I think it be great if we can compile a list of Rental Car Places either at the Train Station or within half a mile walking distance from the train stations in the US. While Amtrak sometimes provides some info. I found it allot of times to be out of date and not always correct.


----------



## amtkstn (Oct 4, 2011)

Trains magizine did a one page story on that subject sometime last year. Don't remember what month. There is a thread about this some time ago on this forum.


----------



## fairviewroad (Oct 6, 2011)

Sometimes rental agencies list an Amtrak station as a location but it often means they'll pick you up

there as opposed to having cars on site. This is better than nothing of course, but in many cases

those are "neighborhood" types of locations with limited hours.


----------



## DET63 (Nov 24, 2011)

fairviewroad said:


> Sometimes rental agencies list an Amtrak station as a location but it often means they'll pick you up there as opposed to having cars on site. This is better than nothing of course, but in many cases those are "neighborhood" types of locations with limited hours.

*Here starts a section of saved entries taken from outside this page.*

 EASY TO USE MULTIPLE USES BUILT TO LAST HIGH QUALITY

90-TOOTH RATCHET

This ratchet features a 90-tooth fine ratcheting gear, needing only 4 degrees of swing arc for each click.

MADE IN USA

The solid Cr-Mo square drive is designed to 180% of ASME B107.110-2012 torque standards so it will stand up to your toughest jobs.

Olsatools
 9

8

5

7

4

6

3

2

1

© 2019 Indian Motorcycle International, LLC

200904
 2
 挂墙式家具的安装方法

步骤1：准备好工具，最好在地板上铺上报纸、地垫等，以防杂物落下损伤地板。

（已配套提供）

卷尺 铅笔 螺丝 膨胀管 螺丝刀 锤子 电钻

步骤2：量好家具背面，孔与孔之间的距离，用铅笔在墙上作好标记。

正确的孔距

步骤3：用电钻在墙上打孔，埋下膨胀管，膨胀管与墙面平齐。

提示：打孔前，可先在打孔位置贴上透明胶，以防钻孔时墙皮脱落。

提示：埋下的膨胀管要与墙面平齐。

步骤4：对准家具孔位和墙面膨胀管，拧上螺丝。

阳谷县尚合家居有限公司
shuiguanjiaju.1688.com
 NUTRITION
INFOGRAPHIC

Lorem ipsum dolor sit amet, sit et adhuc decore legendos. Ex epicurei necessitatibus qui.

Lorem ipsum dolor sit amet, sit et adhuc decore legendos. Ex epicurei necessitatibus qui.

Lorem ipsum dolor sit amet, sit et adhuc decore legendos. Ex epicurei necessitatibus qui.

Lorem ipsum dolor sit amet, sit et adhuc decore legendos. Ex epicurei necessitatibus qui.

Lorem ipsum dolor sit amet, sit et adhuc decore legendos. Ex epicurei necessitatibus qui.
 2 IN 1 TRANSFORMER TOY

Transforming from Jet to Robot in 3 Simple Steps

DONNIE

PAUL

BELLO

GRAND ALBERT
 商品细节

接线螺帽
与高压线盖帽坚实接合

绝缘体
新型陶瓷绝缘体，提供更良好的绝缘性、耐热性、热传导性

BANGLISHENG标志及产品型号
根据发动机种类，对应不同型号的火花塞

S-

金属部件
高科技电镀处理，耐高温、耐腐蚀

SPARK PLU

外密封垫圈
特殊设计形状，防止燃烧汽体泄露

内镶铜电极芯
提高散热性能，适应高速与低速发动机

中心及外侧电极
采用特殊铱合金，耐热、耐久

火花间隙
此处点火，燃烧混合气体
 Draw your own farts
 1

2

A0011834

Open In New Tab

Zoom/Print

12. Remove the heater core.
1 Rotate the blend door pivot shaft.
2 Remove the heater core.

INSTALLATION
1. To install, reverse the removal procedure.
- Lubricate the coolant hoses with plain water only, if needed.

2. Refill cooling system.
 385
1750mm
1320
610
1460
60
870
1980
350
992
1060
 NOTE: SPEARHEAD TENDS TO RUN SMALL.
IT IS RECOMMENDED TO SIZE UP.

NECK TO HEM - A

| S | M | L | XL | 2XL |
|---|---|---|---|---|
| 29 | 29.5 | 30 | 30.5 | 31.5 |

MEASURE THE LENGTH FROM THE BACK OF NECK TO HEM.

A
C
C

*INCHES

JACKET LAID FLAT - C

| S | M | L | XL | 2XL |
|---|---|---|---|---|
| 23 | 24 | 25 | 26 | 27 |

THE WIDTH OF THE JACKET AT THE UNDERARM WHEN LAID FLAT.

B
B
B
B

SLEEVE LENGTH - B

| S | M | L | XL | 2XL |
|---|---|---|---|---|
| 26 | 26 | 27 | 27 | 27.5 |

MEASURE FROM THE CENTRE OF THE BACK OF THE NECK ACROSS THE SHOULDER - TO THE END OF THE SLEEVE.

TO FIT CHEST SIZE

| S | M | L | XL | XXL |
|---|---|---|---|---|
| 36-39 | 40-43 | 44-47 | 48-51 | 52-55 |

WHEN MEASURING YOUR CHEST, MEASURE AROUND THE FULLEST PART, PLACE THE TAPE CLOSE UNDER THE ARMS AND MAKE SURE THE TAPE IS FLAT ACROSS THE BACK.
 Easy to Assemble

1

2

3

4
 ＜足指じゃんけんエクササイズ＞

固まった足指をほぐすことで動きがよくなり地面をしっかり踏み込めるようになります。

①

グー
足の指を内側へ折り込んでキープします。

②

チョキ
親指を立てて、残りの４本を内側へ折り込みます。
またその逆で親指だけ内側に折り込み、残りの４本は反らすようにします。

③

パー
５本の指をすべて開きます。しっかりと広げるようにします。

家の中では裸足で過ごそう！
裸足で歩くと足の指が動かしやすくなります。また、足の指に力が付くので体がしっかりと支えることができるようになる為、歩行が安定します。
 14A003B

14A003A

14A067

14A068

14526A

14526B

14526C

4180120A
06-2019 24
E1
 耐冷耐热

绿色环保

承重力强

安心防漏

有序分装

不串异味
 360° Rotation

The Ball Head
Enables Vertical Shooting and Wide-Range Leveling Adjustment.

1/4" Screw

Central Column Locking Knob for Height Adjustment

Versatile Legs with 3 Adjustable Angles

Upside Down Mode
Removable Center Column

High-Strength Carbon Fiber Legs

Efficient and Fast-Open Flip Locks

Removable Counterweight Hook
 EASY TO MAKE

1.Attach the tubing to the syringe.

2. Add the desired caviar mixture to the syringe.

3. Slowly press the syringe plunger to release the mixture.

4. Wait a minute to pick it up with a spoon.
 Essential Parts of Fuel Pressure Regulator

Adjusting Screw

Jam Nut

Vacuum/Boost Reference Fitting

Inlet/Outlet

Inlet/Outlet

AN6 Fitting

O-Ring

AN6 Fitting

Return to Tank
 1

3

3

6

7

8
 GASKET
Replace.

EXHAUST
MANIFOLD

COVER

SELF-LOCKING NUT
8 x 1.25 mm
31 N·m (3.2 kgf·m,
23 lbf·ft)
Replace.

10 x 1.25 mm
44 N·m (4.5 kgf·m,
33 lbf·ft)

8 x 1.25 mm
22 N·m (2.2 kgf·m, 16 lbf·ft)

A lot would depend on whether or not the rental company's hours coincided with the hours the train(s) arrived and departed.


----------



## Devil's Advocate (Nov 25, 2011)

This is a huge issue IMO. There are no rental offices near most of the stations I use and even if there were the hours would never match up. Seriously, this is a major problem that holds me back from trips where I can't get things to line up properly. Meanwhile I never have to worry about this sort of inconvenience at most airports.


----------



## pdxjim (Nov 25, 2011)

I'm happy to report that I rented a car in Mt. Pleasant IA last month from a local car dealer who has been around a long time. He brought the car to the station (kept an eye on the erratic CZ schedule) and when I was done with the rental, had me park the car at the station with keys under the mat.

Wonderful small town friendly service. I was charged $20 per day and .18/mile. I highly recommend this company: Boles Auto Sales

Jim in PDX


----------